DOCUMENT EXTRACT:
○ ○ ○ ○

Hi,

Thanks for your review!

On Sat, 13 May 2023 23:47:53 +0200
Tomas Vondra <tomas.von...@enterprisedb.com> wrote:

> Thanks for the patches. A couple mostly minor comments, to complement
> Melanie's review:
> 
> 0001
> 
> I'm not really sure about calling this "hybrid hash-join". What does it
> even mean? The new comments simply describe the existing batching, and
> how we increment number of batches, etc.

Unless I'm wrong, I believed it comes from the "Hybrid hash join algorithm" as
described here (+ see pdf in this page ref):

  https://en.wikipedia.org/wiki/Hash_join#Hybrid_hash_join

I added the ref in the v7 documentation to avoid futur confusion, is it ok?

> 0002
> 
> I wouldn't call the new ExecHashJoinSaveTuple parameter spillcxt but
> just something generic (e.g. cxt). Yes, we're passing spillCxt, but from
> the function's POV it's just a pointer.

○ ○ ○ ○

EXERCISES TO COMPLETE:
A – Reproduce the passage of the hash join reply between "On Sat, 13 May" and "of batches, etc.", inclusive.
B – In the rows, between the line holding "Is [77,259] further" and the end of the rows, inclusive, change "shop awning" to "storefront canopy" and give back only those lines, without the pictures.

RECORDS TO PROCESS:
○ ○ ○ ○

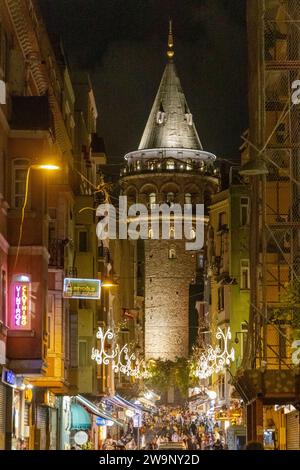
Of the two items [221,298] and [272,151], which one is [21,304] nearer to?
[272,151]

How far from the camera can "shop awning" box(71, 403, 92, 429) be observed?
192 feet

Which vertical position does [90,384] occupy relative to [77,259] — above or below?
below

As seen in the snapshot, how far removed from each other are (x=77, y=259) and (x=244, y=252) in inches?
636

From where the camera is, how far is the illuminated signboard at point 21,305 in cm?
3659

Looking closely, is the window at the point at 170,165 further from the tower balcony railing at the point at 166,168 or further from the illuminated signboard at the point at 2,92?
the illuminated signboard at the point at 2,92

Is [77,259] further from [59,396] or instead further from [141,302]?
[141,302]

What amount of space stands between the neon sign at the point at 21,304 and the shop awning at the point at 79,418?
2214 centimetres

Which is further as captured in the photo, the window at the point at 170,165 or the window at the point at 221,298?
the window at the point at 170,165

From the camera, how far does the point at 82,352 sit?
2576 inches

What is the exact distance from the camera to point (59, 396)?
177 feet

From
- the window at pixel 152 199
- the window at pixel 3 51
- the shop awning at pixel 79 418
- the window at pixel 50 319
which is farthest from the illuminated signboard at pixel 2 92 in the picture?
the window at pixel 152 199

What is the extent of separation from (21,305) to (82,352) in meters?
29.0

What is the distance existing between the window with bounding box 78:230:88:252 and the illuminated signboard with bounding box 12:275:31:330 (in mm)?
28644
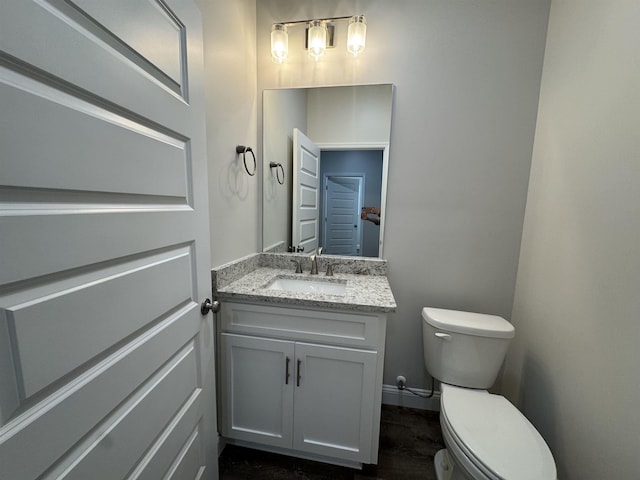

○ ○ ○ ○

SOLUTIONS TO THE TASKS:
A –
On Sat, 13 May 2023 23:47:53 +0200
Tomas Vondra <tomas.von...@enterprisedb.com> wrote:

> Thanks for the patches. A couple mostly minor comments, to complement
> Melanie's review:
> 
> 0001
> 
> I'm not really sure about calling this "hybrid hash-join". What does it
> even mean? The new comments simply describe the existing batching, and
> how we increment number of batches, etc.

B –
Is [77,259] further from [59,396] or instead further from [141,302]?
[141,302]

What amount of space stands between the neon sign at the point at 21,304 and the storefront canopy at the point at 79,418?
2214 centimetres

Which is further as captured in the photo, the window at the point at 170,165 or the window at the point at 221,298?
the window at the point at 170,165

From the camera, how far does the point at 82,352 sit?
2576 inches

What is the exact distance from the camera to point (59, 396)?
177 feet

From
- the window at pixel 152 199
- the window at pixel 3 51
- the storefront canopy at pixel 79 418
- the window at pixel 50 319
which is farthest from the illuminated signboard at pixel 2 92 in the picture?
the window at pixel 152 199

What is the extent of separation from (21,305) to (82,352) in meters?
29.0

What is the distance existing between the window with bounding box 78:230:88:252 and the illuminated signboard with bounding box 12:275:31:330 (in mm)?
28644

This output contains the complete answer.